I wouldn't describe it as a pivot. We are quite confident in our position within the Medicare space right now. However, there is significant potential for growth as we aim for that trillion-dollar total addressable market we’ve discussed. Our objective is to become the leading physician enablement platform within Medicare for value-based care. We started with Medicare Advantage and have successfully expanded into fee-for-service, utilizing our software platform to assist physicians in transitioning to value-based care in that area. There are also opportunities in other areas, such as different Medicare Advantage plans or Medicaid, which are closely related to Medicare.
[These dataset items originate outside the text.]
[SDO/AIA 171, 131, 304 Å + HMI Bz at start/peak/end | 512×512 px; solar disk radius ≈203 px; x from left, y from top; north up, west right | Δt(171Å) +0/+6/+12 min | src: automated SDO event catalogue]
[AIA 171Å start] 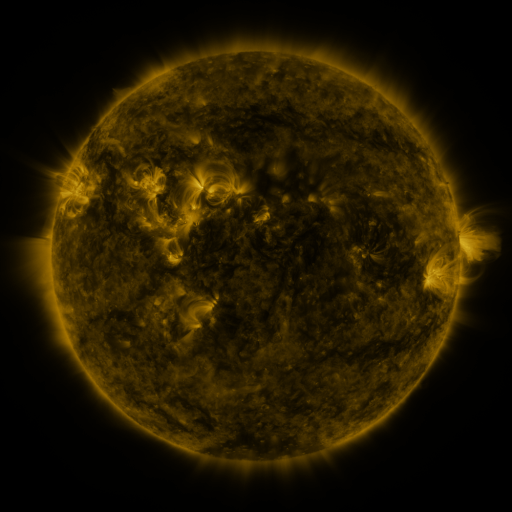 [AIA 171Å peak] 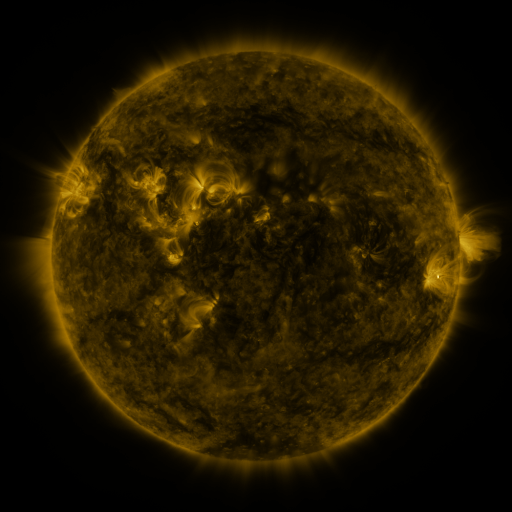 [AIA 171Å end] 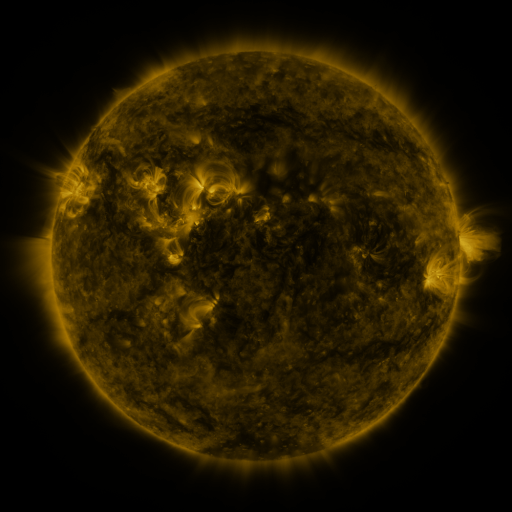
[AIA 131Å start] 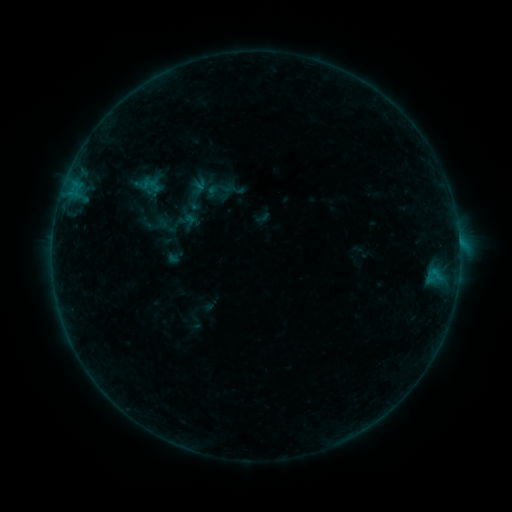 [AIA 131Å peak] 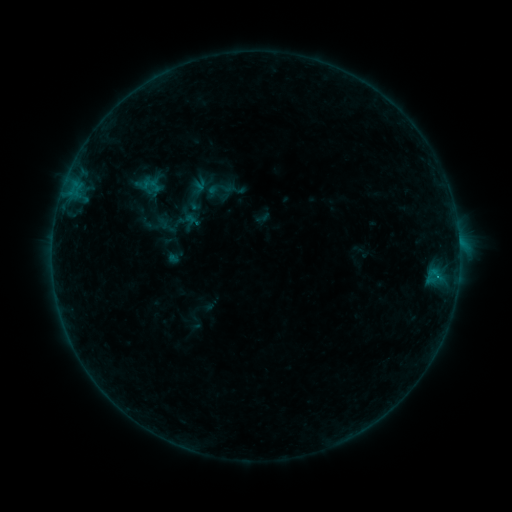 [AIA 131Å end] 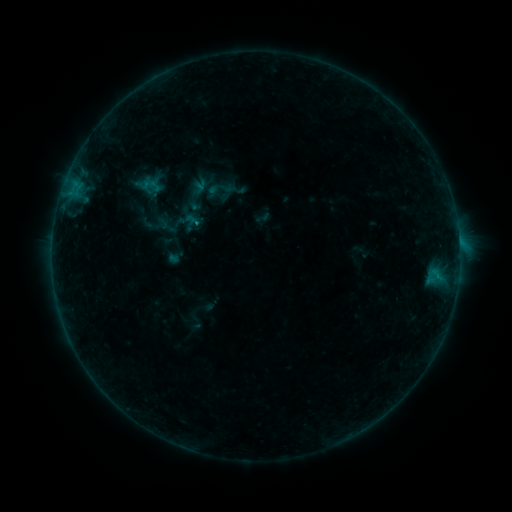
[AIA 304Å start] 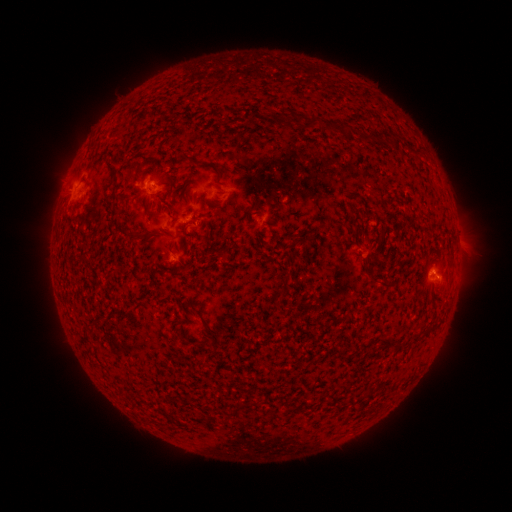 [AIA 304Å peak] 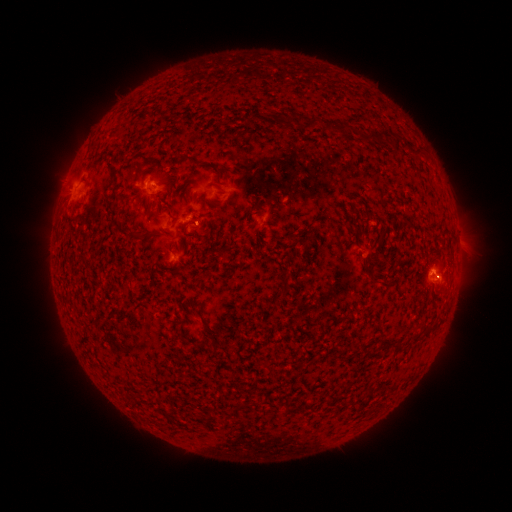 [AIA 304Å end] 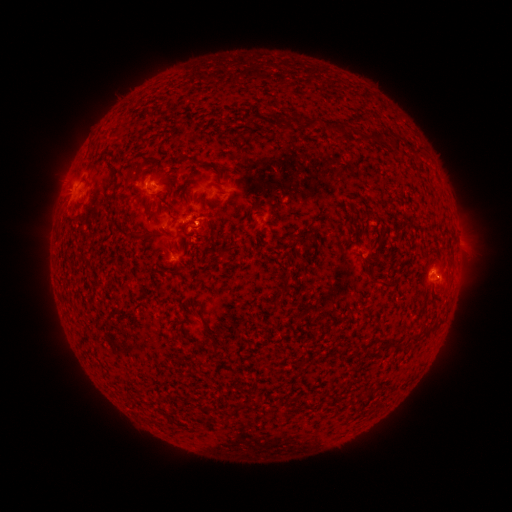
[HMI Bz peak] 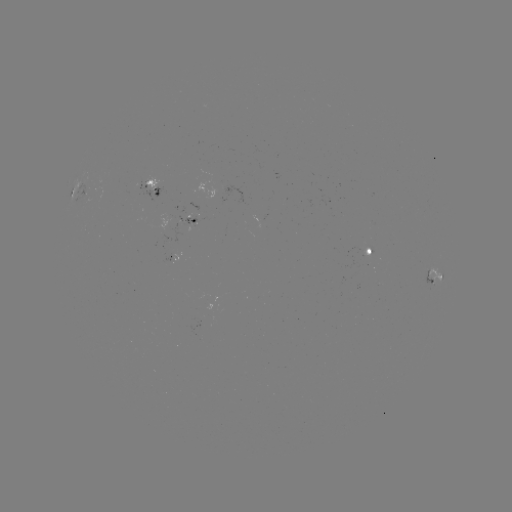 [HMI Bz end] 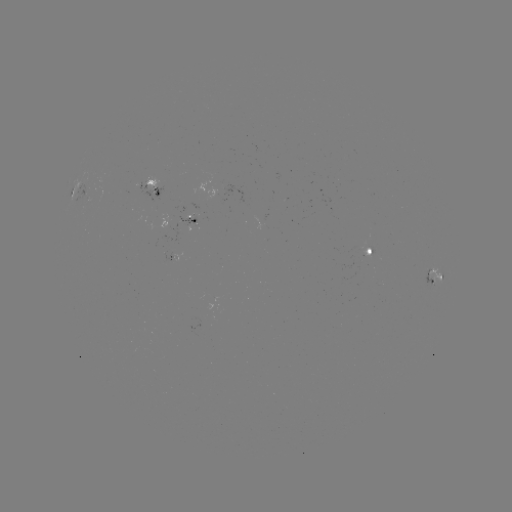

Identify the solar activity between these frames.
B5.6 flare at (199, 226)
Thus, there is ample opportunity for us to explore new models while remaining focused on building upon our existing successes.

Operator, Operator

The sign-up question from Reddit, given our time constraints, what new enhancements are being added to Clover Assistant in the near future? And then we'll turn it over to you back for closing remarks.

Andrew Toy, President and CTO

Yes, so there are big features and there are small features. So what we're always doing is like, just top of mind for me is constantly iterating and doing tests to see like everything down to the smallest things. For example, I know we're looking at stuff right now, where we're making it easier for physicians to see data points that didn't come from their own practice, maybe there's our lab reports, or maybe those are from other physician practices. And they want to use that information to be able to aid in their own decision-making. We're making more of that data available, we're constantly building more integrations, to pull that stuff in and then making sure that’s very easy to access in CA. That's core to what we do, but even just saying something as simple as that there are dozens of different sub-features underneath that, that we could build in the purpose to serve that particular need. But really excited about that, we're constantly iterating, trying new things. And then we'll launch major new features probably like two or three times a year.

Operator, Operator

Great. Vivek?

Vivek Garipalli, CEO

Thanks Derrick. To just close, we appreciate everyone's time today. In summary, we feel really, really good about where we are today, particularly our team, our growth improvements, MCR, and in particular, lowering our OpEx as a percentage of revenues expected in 2022. And just reiterating what I said earlier, there's a ton of great work being done this year to drive further margin improvements. And because of that, if a number of things do fall into place, it is even possible we may be profitable next year on a non-GAAP basis when excluding non-cash expenses and non-recurring expenses. But enabling this is Clover Assistant and that's providing as a true and growing technology mode, while we're making a meaningful and positive impact on health equity on our mission of improving everyday life. Thank you again, everyone.

Operator, Operator

This does conclude today's program. You may now disconnect your lines, and everyone have a great day.